Tuesday, March 1, 2016

It's the Geopolitics, stupid!


By Denis G. Rancourt, PhD

Geopolitics determines domestic policy.
Geopolitics determines domestic policy.
Geopolitics determines domestic policy.

This is apparent in the client country "Canada", where no sovereignty is allowed, and where domestic policy is entirely about preventing any emergence of actual democracy.

It is glaringly obvious, to anyone who escapes the constant institutional social-engineering restrictions and blaring propaganda amplified by all the media, that US-led geopolitics determines every aspect of state management in Canada.

That US-led geopolitics determines every aspect of state management in Canada is true in every area of state involvement:
  • regulation of politics
  • social policy
  • health policy
  • educational and student-debt policy
  • prison and police complex
  • domestic surveillance complex
  • slave banking and monetary policy
  • corporate tax and royalties policies
  • zero resistance against foreign takeovers
  • zero national policy for industrial-base development in all areas except the client arms industries and slave industries such as agri-food using proprietary seeds and chemicals
  • slave trade agreements designed to counter BRICS and boost US global corporations
  • implementation of carbon economic instruments
  • pipeline economics (versus domestic refinement and transformation) 
  • predatory global mining extraction (including on domestic territories)
  • arms industry preeminence
  • arms purchases
  • foreign policy and diplomatic campaigns
  • involvement in and diplomatic support for illegal direct and proxy wars of aggression

The "Conservative" and "Liberal" blocks are entirely aligned with the US "Republican" and "Democrat" blocks, to the point that it has become a cartoon, with pipelines swinging in different directions at the turn of elections, as easily as geopolitical directions.

Break diplomatic ties with Iran, remake diplomatic ties with Iran... etc.

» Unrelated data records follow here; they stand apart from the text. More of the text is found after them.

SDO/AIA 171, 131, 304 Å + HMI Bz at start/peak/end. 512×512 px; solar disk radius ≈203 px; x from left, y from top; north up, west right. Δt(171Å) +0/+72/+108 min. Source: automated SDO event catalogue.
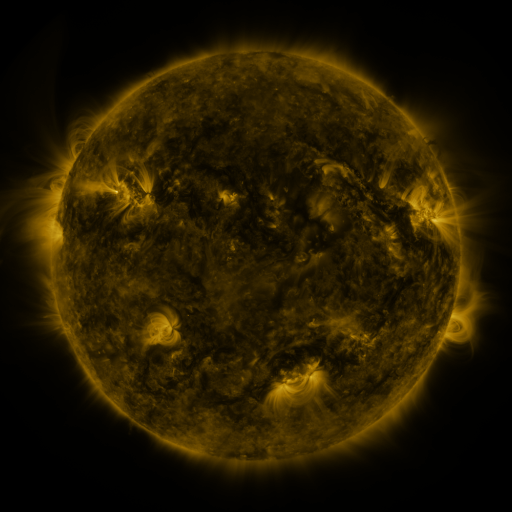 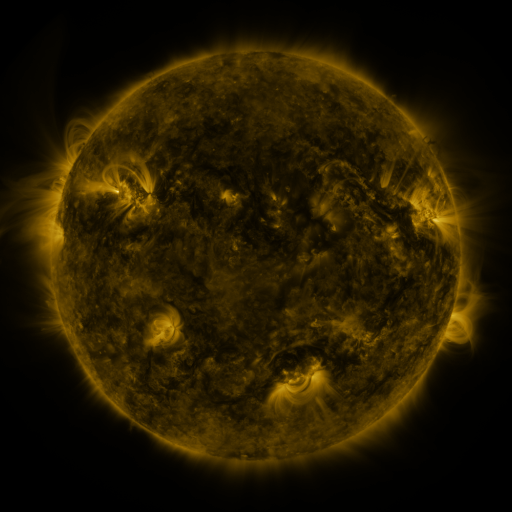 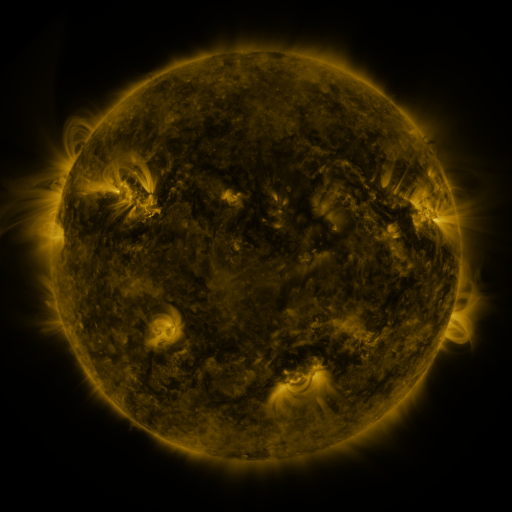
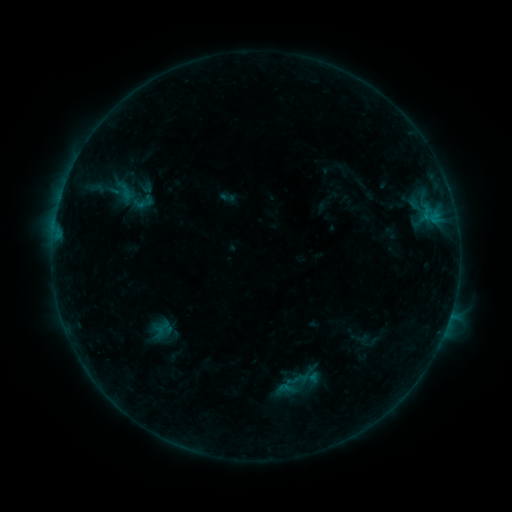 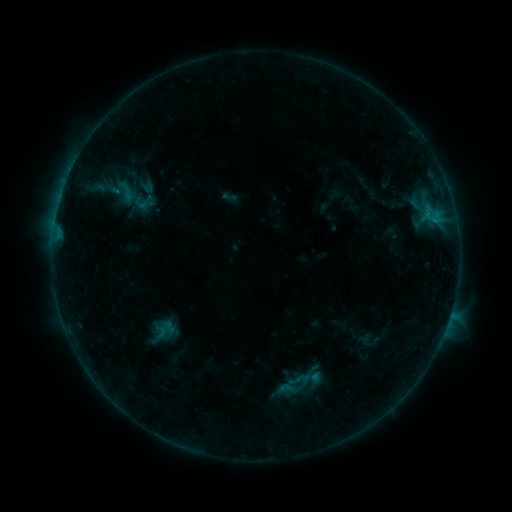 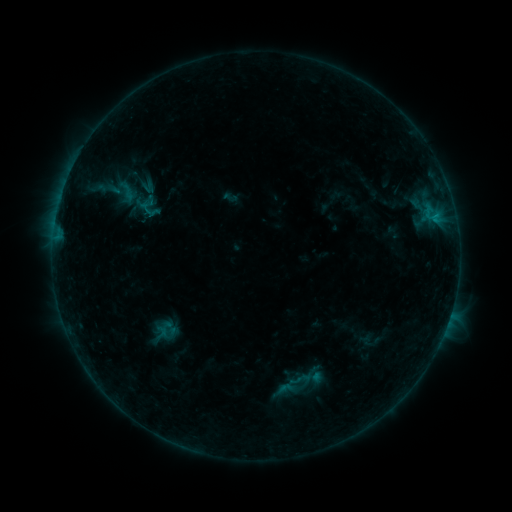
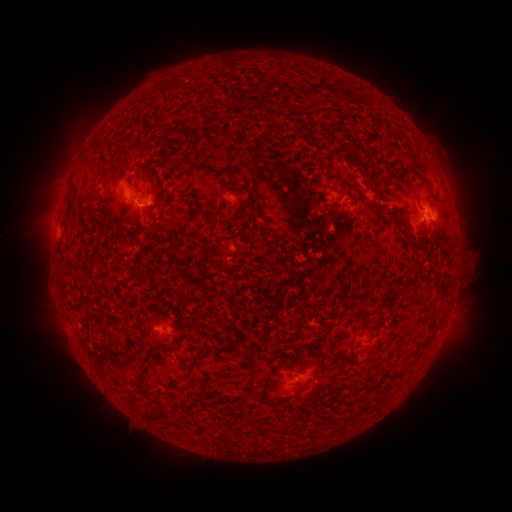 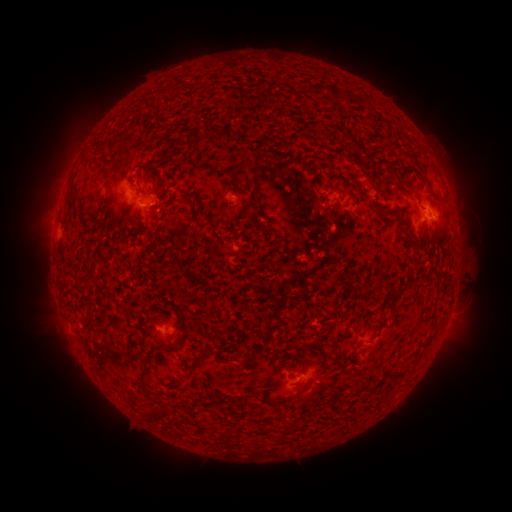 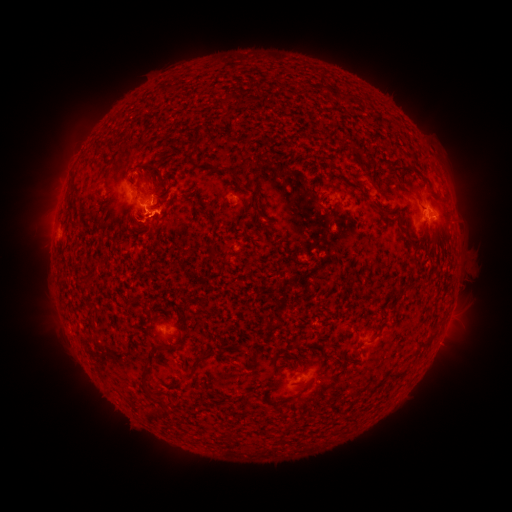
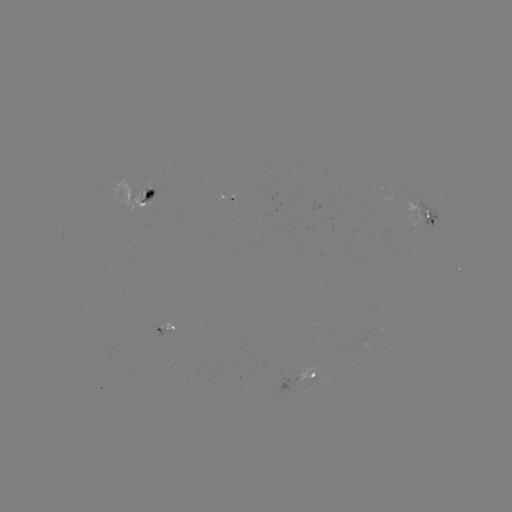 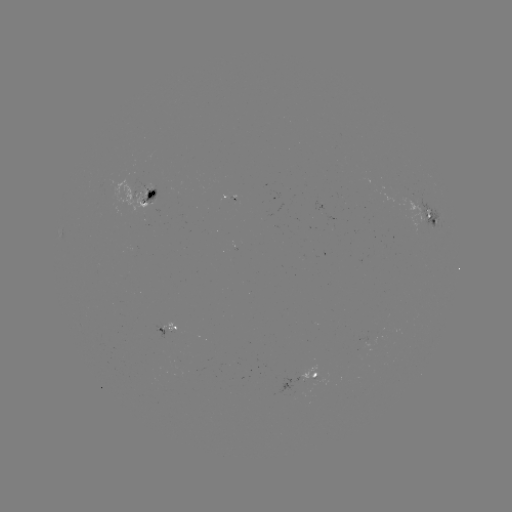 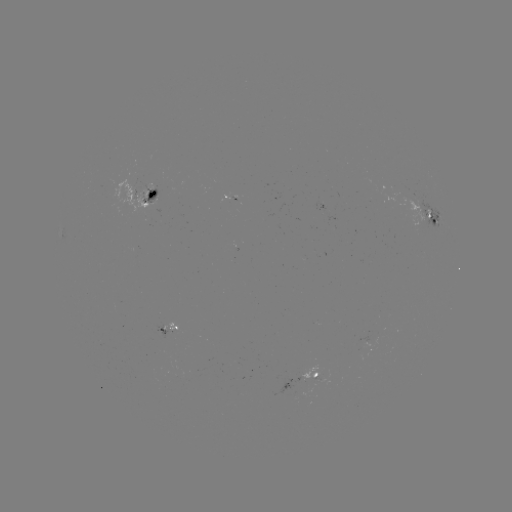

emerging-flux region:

The Canadian state, in the hands of the US governing complex, has given itself the task of gutting our minds and our political agency, in order to serve the US global campaigns, without the nuisance of popular domestic awareness or demands. This has been a long and continuing process, which accelerated in the 1980s, and became solidified by ever-increasing "globalization" agreements, and security "cooperation".

The truth is: there is no Canada. There is only an illusion maintained by servants. There are institutional remnants that would allow sovereignty to take hold, in a battle for the nation, but the intelligentsia and service managers have no interest in an independent and democratic nation on Canadian territory.

At this rate, eventually the majority of Canadians will experience something towards what the Aboriginals have experienced in Canada's genocide. Those who have had their families and lives destroyed by the "children's aid" and family court complex are already experiencing aboriginality at the hands of a vicious state system.

The corporate managers (including governments, which are corporations) already invest abroad, serve on the boards of multinationals, vacation in the US, accept tourist packages to Israel, send their kids to Harvard, and even occasionally try to import their facade party leaders from Harvard. The middle managers want a heated pool, vacation packages, big-screen entertainment, two cars, and a golden retirement.

All the others can fight among themselves, be institutionalized, and get fucked.